Paul illustrates this truth in Romans 7, as he describes his ongoing struggles with the remnants of sin within himself. He knows the right thing to do, and he wants to do it, but sometimes he gives in to what he calls his fleshly desires (7:19, 21-23). Sometimes, in spite of his best efforts, he ends up doing things that he hates (7:15). Such a struggle was tough for him, and maybe it’s just as tough for you today.
But here’s the good news – the fight against sin is a sign of spiritual health, not weakness. For if you aren’t making the effort to swim upstream against the current of sin in the culture around you and the pull of your old desires and habits within you, then by definition you are coasting downstream, drifting further away from God and His perfect will for you.
So, consider yourself to be dead to sin and alive to God in Christ (Romans 6:11). Ask God to help you, and then get busy putting to death whatever sin you find within your heart. Stand up to the wickedness you find in the world around you. And rejoice that you are on the same battlefield with Christ, fighting the same enemy He fought to the death to prove His great love for you.
Romans 7:14-25 (NASB)
14 For we know that the Law is spiritual; but I am of flesh, sold into bondage to sin.
15 For that which I am doing, I do not understand; for I am not practicing what I would like to do, but I am doing the very thing I hate.

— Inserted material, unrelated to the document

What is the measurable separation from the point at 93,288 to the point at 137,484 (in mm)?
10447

16 But if I do the very thing I do not wish to do, I agree with the Law, confessing that it is good.
17 So now, no longer am I the one doing it, but sin which indwells me.
18 For I know that nothing good dwells in me, that is, in my flesh; for the wishing is present in me, but the doing of the good is not.
19 For the good that I wish, I do not do; but I practice the very evil that I do not wish.
20 But if I am doing the very thing I do not wish, I am no longer the one doing it, but sin which dwells in me.
21 I find then the principle that evil is present in me, the one who wishes to do good.
22 For I joyfully concur with the law of God in the inner man,
23 but I see a different law in the members of my body, waging war against the law of my mind, and making me a prisoner of the law of sin which is in my members.
24 Wretched man that I am! Who will set me free from the body of this death?
25 Thanks be to God through Jesus Christ our Lord! So then, on the one hand I myself with my mind am serving the law of God, but on the other, with my flesh the law of sin.